An Apple store employee gives a class on how to use the new iPad 2 during the China launch at an Apple Store in central Beijing May 6, 2011. REUTERS/David Gray

An Apple store employee gives a class on how to use the new iPad 2 during the China launch at an Apple Store in central Beijing May 6, 2011.

Credit: Reuters/David Gray


By Poornima Gupta

SAN FRANCISCO |
Thu Aug 11, 2011 5:18pm EDT

SAN FRANCISCO (Reuters) - Apple Inc's increasingly effective patent war against rivals like Samsung Electronics may mask its real target: arch-foe Google Inc.

The maker of the iPad and iPhone has sued three of the largest manufacturers of Google's Android-based devices -- Samsung, Motorola and HTC -- for multiple patent infringements across multiple countries, pointing out "slavish copying" of design and "look and feel."

And the courts are beginning to listen: recent success in blocking sales of Samsung's latest Galaxy tablet in most of Europe and Apple's challenges to the Korean giant in Australia reflect an aggressive effort to defend its top position in the red-hot mobile market from the runaway success of Android.

While the lawsuits don't take direct aim at the operating software -- yet -- many of the features under contention are connected to and enhanced by it. Apple CEO Steve Jobs once referred to the software as being the soul of any device when he introduced the company's iOS 5 system in June.

Brian Marshall, an analyst with Gleacher & Co, said Apple is starting to flex its patent muscle with some early success but its real battle is with the Android software. "Apple doesn't really care too much about the actual OEMs."

Apple's lead is now under siege in smartphones from Google's free Android software, already the world's most-used mobile system with 550,000 devices activated every day.

Its momentum could be hampered by successful patent infringement lawsuits against adopters like Samsung.

"The way Google gets sucked into it is through the marketplace," Ron Laurie, managing director and patent consultant at Inflexion Point Strategy, said.
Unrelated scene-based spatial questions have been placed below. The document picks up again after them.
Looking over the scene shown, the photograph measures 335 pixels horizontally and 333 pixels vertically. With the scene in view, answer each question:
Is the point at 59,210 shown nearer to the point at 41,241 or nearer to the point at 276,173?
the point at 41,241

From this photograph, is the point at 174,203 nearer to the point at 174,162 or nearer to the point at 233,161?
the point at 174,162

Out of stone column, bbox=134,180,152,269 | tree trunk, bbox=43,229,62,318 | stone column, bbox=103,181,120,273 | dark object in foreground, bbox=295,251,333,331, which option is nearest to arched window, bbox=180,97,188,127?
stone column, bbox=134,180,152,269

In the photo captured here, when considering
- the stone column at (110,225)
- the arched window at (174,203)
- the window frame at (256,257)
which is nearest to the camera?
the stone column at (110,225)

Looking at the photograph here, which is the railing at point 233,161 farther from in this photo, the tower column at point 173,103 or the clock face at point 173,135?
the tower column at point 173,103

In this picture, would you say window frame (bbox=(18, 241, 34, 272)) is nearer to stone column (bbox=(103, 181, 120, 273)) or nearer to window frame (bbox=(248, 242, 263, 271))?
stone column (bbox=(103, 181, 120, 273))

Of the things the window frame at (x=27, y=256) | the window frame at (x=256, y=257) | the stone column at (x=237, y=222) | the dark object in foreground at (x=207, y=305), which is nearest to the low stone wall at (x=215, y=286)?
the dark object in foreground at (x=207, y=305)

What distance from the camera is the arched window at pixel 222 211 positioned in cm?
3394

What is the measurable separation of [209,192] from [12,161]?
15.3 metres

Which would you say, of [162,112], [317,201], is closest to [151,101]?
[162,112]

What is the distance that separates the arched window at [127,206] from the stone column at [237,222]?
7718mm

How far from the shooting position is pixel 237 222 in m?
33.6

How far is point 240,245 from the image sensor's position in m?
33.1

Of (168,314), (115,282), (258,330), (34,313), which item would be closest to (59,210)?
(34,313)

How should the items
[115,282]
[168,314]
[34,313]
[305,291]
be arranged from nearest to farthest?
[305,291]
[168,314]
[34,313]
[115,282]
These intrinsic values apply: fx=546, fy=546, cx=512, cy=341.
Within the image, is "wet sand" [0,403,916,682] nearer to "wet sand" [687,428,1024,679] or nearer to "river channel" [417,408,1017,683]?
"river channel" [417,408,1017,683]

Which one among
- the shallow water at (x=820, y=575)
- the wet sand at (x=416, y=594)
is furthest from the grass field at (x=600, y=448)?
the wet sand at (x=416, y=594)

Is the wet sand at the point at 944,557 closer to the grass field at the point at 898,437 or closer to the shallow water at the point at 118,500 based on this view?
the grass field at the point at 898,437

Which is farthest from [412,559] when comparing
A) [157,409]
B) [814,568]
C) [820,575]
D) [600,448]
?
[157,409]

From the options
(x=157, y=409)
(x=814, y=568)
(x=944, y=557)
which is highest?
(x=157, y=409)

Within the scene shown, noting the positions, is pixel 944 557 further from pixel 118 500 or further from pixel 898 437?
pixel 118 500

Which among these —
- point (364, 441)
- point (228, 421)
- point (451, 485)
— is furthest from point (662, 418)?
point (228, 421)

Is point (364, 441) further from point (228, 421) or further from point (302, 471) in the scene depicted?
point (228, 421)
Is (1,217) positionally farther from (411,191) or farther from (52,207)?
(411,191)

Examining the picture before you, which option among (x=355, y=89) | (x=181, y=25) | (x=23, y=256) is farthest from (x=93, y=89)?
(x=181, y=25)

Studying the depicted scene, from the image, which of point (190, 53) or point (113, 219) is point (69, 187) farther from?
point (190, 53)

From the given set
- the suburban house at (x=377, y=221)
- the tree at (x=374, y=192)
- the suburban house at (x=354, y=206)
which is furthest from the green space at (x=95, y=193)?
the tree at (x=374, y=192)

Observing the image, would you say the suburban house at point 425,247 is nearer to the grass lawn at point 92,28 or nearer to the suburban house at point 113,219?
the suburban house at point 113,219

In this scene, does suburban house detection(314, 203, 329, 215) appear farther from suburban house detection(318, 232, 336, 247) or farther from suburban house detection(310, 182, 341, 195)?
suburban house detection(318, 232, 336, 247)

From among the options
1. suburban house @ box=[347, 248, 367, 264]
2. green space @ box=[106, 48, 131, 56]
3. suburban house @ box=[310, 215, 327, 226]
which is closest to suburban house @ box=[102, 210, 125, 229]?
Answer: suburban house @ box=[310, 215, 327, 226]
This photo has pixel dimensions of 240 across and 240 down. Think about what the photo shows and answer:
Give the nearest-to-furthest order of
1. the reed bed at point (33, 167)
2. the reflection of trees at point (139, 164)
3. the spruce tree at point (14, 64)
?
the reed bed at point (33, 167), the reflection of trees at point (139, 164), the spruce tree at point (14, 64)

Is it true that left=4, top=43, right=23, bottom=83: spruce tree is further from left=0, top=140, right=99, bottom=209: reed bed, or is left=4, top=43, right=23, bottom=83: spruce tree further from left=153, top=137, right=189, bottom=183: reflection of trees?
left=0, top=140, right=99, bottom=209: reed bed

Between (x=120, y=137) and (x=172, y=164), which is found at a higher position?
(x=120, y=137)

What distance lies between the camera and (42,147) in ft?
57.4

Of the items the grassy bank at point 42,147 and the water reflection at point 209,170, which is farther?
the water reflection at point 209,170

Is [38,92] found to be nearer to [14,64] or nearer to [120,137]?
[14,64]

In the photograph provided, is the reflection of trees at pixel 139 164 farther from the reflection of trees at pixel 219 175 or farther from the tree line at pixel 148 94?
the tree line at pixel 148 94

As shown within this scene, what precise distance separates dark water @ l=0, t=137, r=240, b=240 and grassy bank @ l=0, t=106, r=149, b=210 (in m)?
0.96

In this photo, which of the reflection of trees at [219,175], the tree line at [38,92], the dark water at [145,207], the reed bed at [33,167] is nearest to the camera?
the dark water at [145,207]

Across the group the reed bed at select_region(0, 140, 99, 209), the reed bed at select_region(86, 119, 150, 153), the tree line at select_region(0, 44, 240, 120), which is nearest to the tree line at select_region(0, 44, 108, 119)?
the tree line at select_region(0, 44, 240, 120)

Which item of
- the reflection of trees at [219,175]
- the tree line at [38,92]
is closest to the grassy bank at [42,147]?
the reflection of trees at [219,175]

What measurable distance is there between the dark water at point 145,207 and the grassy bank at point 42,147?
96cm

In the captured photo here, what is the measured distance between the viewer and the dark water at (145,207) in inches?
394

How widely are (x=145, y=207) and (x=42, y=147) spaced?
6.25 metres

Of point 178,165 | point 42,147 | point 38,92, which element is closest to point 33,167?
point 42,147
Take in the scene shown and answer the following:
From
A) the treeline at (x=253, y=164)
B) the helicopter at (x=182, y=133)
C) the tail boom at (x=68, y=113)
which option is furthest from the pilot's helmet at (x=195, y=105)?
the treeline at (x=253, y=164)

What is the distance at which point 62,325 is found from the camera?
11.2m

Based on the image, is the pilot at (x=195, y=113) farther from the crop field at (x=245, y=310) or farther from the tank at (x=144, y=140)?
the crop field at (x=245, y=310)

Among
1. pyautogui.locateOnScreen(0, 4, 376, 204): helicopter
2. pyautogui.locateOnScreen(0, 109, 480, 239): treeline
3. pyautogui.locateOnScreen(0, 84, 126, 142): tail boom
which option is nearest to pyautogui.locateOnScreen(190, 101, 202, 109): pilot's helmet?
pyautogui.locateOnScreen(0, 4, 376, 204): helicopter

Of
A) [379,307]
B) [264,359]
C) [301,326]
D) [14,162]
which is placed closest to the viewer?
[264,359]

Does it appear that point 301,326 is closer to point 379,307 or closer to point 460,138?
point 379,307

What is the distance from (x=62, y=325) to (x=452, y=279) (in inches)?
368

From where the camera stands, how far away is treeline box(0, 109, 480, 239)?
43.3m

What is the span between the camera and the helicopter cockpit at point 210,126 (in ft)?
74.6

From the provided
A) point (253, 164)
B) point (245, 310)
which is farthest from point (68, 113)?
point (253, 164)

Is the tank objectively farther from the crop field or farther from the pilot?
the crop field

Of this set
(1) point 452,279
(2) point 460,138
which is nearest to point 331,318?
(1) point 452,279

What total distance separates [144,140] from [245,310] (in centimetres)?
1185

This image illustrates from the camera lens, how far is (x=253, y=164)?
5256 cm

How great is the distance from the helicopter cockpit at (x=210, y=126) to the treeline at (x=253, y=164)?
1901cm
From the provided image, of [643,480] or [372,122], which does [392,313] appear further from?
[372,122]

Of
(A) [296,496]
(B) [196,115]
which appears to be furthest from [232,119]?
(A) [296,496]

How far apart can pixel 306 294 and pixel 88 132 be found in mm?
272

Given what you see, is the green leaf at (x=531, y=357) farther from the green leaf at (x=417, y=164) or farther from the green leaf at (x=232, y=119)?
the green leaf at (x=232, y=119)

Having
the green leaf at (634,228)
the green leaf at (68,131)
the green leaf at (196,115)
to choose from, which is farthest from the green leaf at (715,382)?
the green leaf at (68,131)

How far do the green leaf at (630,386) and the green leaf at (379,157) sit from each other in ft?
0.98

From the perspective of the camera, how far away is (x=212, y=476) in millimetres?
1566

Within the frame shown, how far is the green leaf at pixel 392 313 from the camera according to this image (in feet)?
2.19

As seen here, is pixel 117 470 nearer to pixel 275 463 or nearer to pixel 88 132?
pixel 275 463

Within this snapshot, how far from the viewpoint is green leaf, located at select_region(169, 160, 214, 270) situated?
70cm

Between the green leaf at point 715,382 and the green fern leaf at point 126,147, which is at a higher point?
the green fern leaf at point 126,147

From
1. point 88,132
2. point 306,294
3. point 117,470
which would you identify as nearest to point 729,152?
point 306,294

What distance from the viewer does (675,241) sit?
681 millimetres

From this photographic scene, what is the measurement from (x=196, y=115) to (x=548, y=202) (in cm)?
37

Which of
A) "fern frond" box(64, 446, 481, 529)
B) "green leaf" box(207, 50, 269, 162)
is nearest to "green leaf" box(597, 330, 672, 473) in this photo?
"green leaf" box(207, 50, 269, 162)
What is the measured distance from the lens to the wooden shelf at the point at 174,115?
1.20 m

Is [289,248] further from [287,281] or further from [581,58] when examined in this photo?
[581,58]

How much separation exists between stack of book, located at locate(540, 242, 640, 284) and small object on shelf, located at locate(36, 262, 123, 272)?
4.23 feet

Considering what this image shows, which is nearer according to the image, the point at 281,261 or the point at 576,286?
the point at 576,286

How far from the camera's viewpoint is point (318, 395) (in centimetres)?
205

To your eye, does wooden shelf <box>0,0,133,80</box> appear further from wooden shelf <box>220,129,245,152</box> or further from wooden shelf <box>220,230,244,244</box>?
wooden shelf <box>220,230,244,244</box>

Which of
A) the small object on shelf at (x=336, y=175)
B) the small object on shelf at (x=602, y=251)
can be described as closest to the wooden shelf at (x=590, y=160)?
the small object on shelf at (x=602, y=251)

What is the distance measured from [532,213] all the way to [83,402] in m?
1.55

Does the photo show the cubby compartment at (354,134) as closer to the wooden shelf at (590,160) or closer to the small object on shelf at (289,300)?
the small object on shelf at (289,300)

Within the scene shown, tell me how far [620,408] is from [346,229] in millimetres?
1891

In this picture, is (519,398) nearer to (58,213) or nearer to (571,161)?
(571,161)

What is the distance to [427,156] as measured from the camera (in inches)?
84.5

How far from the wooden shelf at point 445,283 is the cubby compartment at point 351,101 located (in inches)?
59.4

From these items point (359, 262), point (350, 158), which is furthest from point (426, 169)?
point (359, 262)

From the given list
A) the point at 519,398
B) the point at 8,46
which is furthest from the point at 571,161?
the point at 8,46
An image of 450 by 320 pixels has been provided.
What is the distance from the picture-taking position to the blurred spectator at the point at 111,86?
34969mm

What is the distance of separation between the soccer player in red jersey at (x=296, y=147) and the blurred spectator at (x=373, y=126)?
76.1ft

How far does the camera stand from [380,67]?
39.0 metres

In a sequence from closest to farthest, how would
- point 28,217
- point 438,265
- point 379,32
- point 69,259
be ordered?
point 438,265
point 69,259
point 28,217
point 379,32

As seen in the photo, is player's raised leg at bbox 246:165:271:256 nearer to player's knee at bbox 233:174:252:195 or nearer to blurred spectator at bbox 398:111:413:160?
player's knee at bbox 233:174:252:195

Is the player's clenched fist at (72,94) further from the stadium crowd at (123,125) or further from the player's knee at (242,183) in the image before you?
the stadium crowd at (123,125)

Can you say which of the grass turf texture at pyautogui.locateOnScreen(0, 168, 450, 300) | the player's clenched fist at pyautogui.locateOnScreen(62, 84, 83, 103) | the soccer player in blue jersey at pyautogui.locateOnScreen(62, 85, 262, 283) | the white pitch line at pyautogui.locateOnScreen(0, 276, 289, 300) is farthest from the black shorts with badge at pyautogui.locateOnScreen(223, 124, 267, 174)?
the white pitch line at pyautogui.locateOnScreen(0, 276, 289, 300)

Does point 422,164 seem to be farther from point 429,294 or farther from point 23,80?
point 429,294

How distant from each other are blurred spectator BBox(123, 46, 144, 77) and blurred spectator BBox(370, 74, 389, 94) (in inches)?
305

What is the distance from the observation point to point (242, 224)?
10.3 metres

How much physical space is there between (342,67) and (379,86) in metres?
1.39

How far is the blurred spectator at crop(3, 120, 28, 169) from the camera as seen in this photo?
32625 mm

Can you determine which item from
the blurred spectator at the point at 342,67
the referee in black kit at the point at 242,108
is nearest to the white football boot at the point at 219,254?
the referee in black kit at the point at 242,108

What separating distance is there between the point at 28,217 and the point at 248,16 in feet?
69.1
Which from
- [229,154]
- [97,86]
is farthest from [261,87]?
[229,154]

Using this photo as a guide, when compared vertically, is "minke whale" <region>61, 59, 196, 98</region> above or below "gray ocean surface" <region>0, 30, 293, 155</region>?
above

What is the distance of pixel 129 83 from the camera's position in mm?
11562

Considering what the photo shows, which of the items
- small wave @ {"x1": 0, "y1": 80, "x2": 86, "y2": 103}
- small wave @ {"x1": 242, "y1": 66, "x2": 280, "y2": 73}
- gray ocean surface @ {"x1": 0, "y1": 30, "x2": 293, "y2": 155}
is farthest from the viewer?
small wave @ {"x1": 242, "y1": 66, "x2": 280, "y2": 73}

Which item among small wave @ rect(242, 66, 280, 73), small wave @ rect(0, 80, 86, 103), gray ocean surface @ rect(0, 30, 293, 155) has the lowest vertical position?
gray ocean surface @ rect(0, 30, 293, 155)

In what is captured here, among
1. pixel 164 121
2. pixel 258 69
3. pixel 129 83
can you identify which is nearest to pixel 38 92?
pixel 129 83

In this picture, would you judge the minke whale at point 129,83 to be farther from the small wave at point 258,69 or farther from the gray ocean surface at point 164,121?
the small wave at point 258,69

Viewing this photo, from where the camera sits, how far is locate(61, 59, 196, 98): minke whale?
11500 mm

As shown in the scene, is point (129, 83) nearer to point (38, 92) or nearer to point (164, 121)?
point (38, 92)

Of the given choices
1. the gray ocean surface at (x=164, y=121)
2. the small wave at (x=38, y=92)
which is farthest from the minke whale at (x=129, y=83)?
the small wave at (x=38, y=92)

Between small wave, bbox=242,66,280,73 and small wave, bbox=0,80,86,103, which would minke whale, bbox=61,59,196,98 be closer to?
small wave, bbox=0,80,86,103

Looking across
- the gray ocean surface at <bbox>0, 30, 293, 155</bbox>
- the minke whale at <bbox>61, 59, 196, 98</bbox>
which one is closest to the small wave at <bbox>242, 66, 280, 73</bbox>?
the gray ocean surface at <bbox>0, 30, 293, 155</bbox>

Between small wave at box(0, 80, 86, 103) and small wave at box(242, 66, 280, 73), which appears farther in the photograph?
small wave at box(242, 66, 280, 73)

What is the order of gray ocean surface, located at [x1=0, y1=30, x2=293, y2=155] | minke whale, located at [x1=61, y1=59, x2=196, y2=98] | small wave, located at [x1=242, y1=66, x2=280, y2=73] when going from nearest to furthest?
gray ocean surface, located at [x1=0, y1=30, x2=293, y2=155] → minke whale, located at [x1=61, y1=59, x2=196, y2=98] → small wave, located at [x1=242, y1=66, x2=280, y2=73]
Any injunction won by Apple, if enforced, could mean that Android may be forced to take out the offending feature from its software design. "That would make it less attractive and people would go elsewhere," Laurie said.

Google Chairman Eric Schmidt has said rivals are responding to Android's success with lawsuits "as they cannot respond through innovations."

HIGH STAKES

At stake is a booming one-year-old market that analysts are already predicting will eclipse the decades-old PC market in a matter of years, a market that Apple fears Google's software could eventually dominate the way it now leads the smartphone arena.

The tablet market is expected to grow from under 20 million tablets last year to over 230 million in 2015.

While Apple is still the leader by far in the tablet market, research firm Informa expects tablets running Android to catch up with Apple's iPad and surpass it in 2016.

Samsung, experts say, has the best chance of attacking the iPad's commanding hold on the market. Apple's 75 percent share is expected to fall to 39 percent in 2015, when Android's will grow to 38 percent, according to Informa.

A less visible benefit of Apple waging and winning patent battles against the likes of Samsung, HTC and Motorola would be that Android may effectively no longer be free because of potential licensing costs that need to be paid to Apple.

Android's major vulnerability lies in the patent arena. Being a fairly new entrant in this market, Google hasn't built up enough intellectual property in the way Apple or Microsoft has.

"All this will end up making Android less 'free', Jean-Louis Gassee, venture capitalist and a former Apple executive, said. "But by how much? Five dollars a handset, no problem. Fifteen dollars -- then it is trouble."

Apple knows the power of licensing -- from the losing side as well. It recently forged a cross-licensing patent deal with Nokia, agreeing to make a one-time payment in hundreds of millions of dollars and pay continuing royalties.

But it is Google that had been caught off guard in the patent battle, being historically and philosophically opposed to gathering them as a defensive or offensive move. But that is changing with Google now in the hunt for key patents.

This has sparked an expensive arms race between technology giants as they try to outbid each other to stockpile on valuable patent portfolios up for grabs.

In the high-profile tussle for 6,000 wireless patents from bankrupt Nortel Networks, Google kicked off the tug-of-war with a stalking horse bid of $900 million -- far greater than anyone expected. But Apple -- allying with Microsoft, Sony and others -- swooped in to snap them up eventually for $4.5 billion, a price tag that sent shockwaves through the industry.

Google's chief lawyer, David Drummond, last week lashed out against Apple and others, accusing them of "a hostile, organized campaign against Android by Microsoft, Oracle, Apple and other companies, waged through bogus patents."

In the wake of the injunction against the Galaxy in Europe, Apple is seeking a similar ruling against Motorola's Xoom in German court. It won a preliminary ruling last month from a U.S. trade panel that HTC infringed two of Apple's patents.

But Apple is not the only one enforcing patent rights on Android mobile devices. Microsoft recently settled a suit with HTC over the Taiwanese company's Android devices. Oracle is seeking billions of dollars from Google for infringing on Java patents through its Android system.

Analysts expect Apple to continue to be the aggressor.

"It's clear that the tablet wars are going to be fought on many, many fronts," Michael Gartenberg, technology analyst with Gartner. "Clearly lots of companies are seeing opportunities here who don't plan on ceding the market to Apple, and Apple is using everything in its arsenal to defend itself."